Woody Allen est l’un des réalisateurs les plus prolifiques de ces dernières années avec une cadence d’un film par an depuis Annie Hall sorti en 1977. N’appréciant pas la compétition dans l’art, l'homme ne boude pas pour autant les festivals, demandant toutefois à ce que ses films soient projetés hors compétition. Ainsi, à l’édition 2016 du Festival de Cannes, Café Society, eut l’honneur de faire l’ouverture. Une belle histoire d’amour entre le réalisateur et le cinéma que l’on retrouve dans sa dernière réalisation, plongeant le spectateur dans un Hollywood des années 30 plus vraie que nature.


Cédant à l’attraction du rêve californien, Bobby Dorfman quitte son New-York natal et son environnement familial oppressant pour venir retrouver son oncle Phil à Los Angeles. Phil, agent de stars, côtoie le tout Hollywood et introduit son neveu dans le milieu. Bobby tombe également amoureux de la secrétaire de son oncle, Vonnie. Une histoire d’amour prend peu à peu forme entre le jeune homme gauche mais aux petits soins pour sa dulcinée et la jolie secrétaire qui semble totalement désintéressée par le strasse et les paillettes d’Hollywood.

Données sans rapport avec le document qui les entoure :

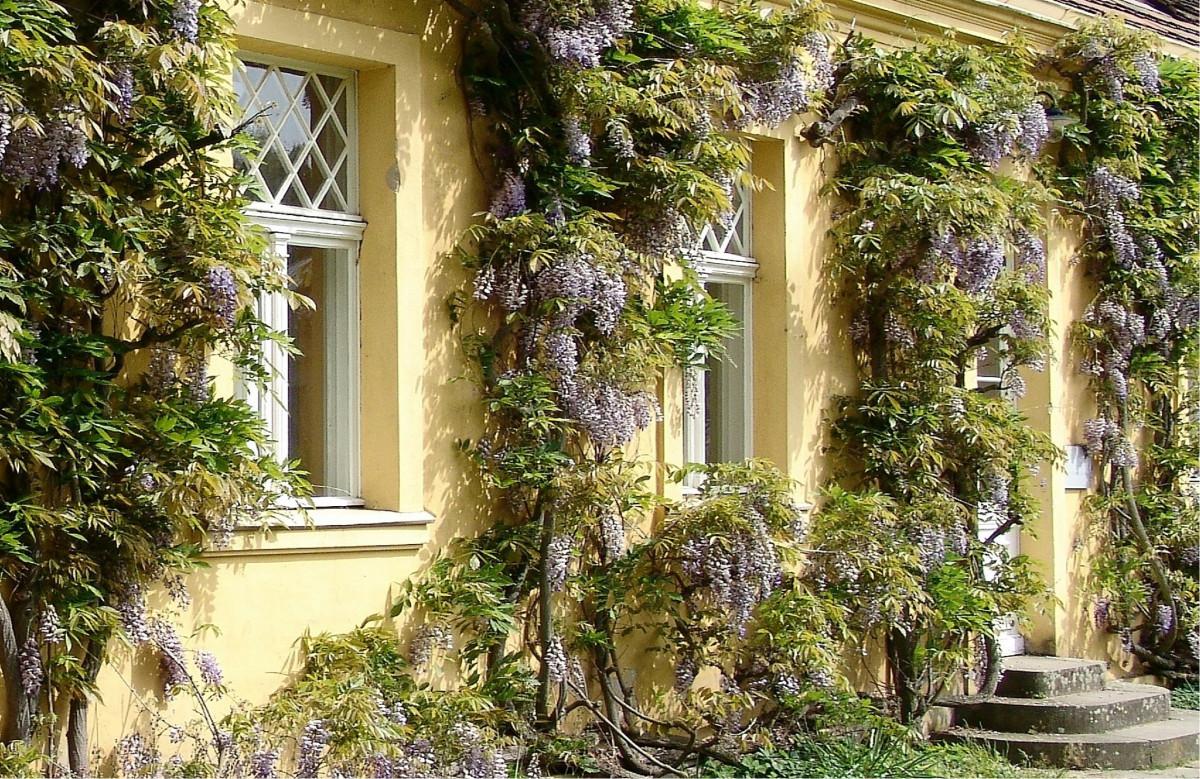 Fotos gratis rbol flor arquitectura villa palacio casa florecer edificio primavera - Ley propiedad horizontal patio interior ...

La mélancolie habitant Woody Allen trouve une place adéquate dans cet hommage à l’âge d’or hollywoodien. Un hommage tant sur le plan du décor que des stars de l’époque, dont les noms sont mécaniquement cités par le personnage de Phil, interprété par un Steve Carell qui peine à convaincre dans ce registre inhabituel pour lui. L’alchimie entre Kristen Stewart et Jesse Eisenberg est peut-être ce qu’il y a de plus beau dans ce Café Society. L’actrice excelle dans le combat intérieur que mène son personnage pour choisir entre ses deux amours.


La mise en scène a tout pour être réussie mais est malheureusement gâchée par un jeu de lumière beaucoup trop insistant. En voulant illuminer l’écran de couleurs chaudes et de personnages scintillants, Vittorio Storaro noie sa photographie dans un bruit de fond quasi-permanent. Un choix qui contrebalance le jugement acerbe de l’histoire sur les faux-semblants et l’hypocrisie de ce monde dont le réalisateur s’est toujours tenu à l’écart.


Là où le bât blesse, c’est dans un scénario tiré au cordeau, qui ne laisse aucune place à l’originalité ni même au moindre petit twist qui viendrait rythmer le film. Rien de transcendant, Woody Allen fait du Woody Allen, ce qu’on ne peut lui reprocher. Mais l’absence d’une quelconque prise de risque dans ce drame romantique rend le tout, particulièrement ennuyeux. La filmographie du réalisateur est suffisamment riche pour ne pas s’attarder sur cet opus plutôt décevant.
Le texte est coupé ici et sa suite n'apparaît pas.